Emotionen helfen, damit wir uns im Alltag orientieren können. Viele Entscheidungen treffen wir "aus dem Bauch" heraus. Wir erleben das ständig, auch wenn uns das gar nicht bewusst ist.
Selbst wenn wir rational abwägen und die Vernunft entscheiden lassen wollen, ist es häufig dieser erste Impuls, der uns zu der einen oder anderen Entscheidung leitet.
Unsere Emotionen sind ein Bewertungssystem, das mehr oder weniger gut ausgestattet sein kann. Es ist nicht von Anfang an komplett, sondern wird durch unsere alltäglichen Erfahrungen ständig erweitert und verfeinert. Nichts, was wir erleben, bleibt ohne Wirkung.

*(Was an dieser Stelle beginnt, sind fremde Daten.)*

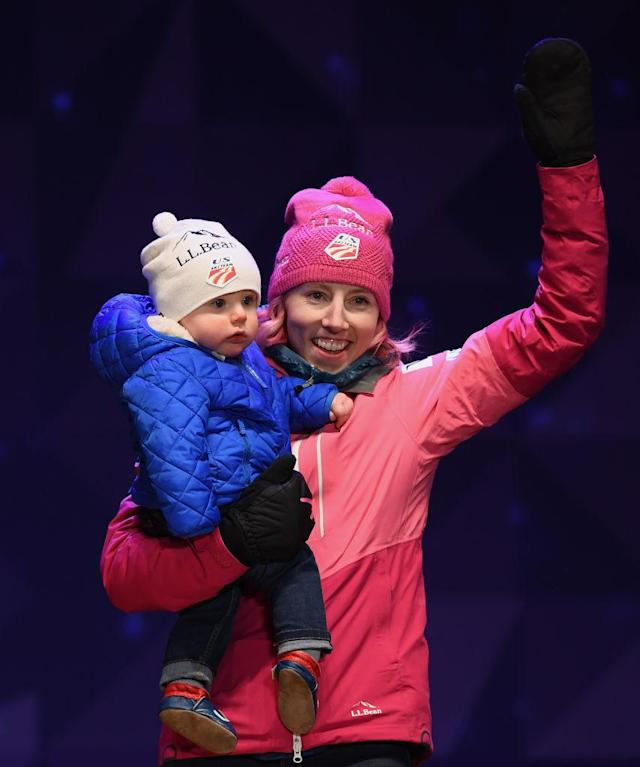Randall holds her son Breck in one arm on the podium. (Photo: Getty Images)
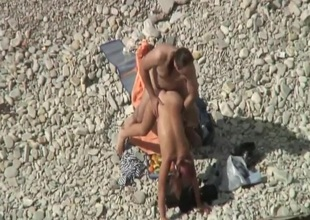 Couple fucking on the beach spied on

So wird für jemanden, der nie einen Verlust erlitten hat, der Begriff Trauer keine große Bedeutung haben. Andererseits wird das Gefühl der Trauer und des Schmerzes umso größer sein, je bedeutsamer der Verlust ist, der einen Menschen trifft.

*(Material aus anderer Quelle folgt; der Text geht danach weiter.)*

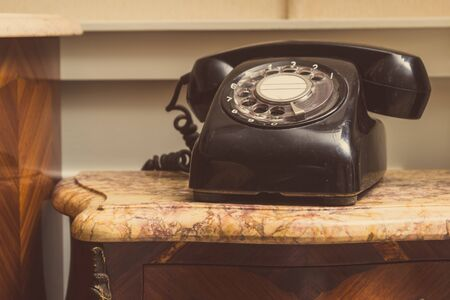 Foto per Old black telephone on stool - Immagine Royalty Free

Jede Erfahrung, die wir machen, alles, was wir lernen, wird im Gehirn mit dem entsprechenden Gefühl verknüpft, das wir in dieser Situation empfinden.
Je intensiver dieses Gefühl ist, umso deutlicher bleibt es in unserem Gedächtnis verankert. Das Erlebte wird Teil unserer Lebenserfahrung. Je größer dieser Erfahrungsschatz ist, umso differenzierter wird auch unser emotionales Bewertungssystem.
Je intensiver ein Gefühl, umso deutlicher bleibt es in Erinnerung
Emotion und körperliche Reaktion sind untrennbar
Jedes Gefühl geht immer mit einer körperlichen Reaktion einher. Je intensiver die Gefühlsregung ist, umso deutlicher reagieren wir. Wir können lächeln oder lachen. Wir können sogar so lachen, dass uns die Tränen kommen. Wir weinen vor Freude, aus Rührung oder weil wir traurig sind.
Und natürlich können wir an diesen körperlichen Reaktionen auch erkennen, wie es anderen Menschen geht. Wir können sie nur anhand ihrer Körpersprache verstehen – ganz ohne Worte.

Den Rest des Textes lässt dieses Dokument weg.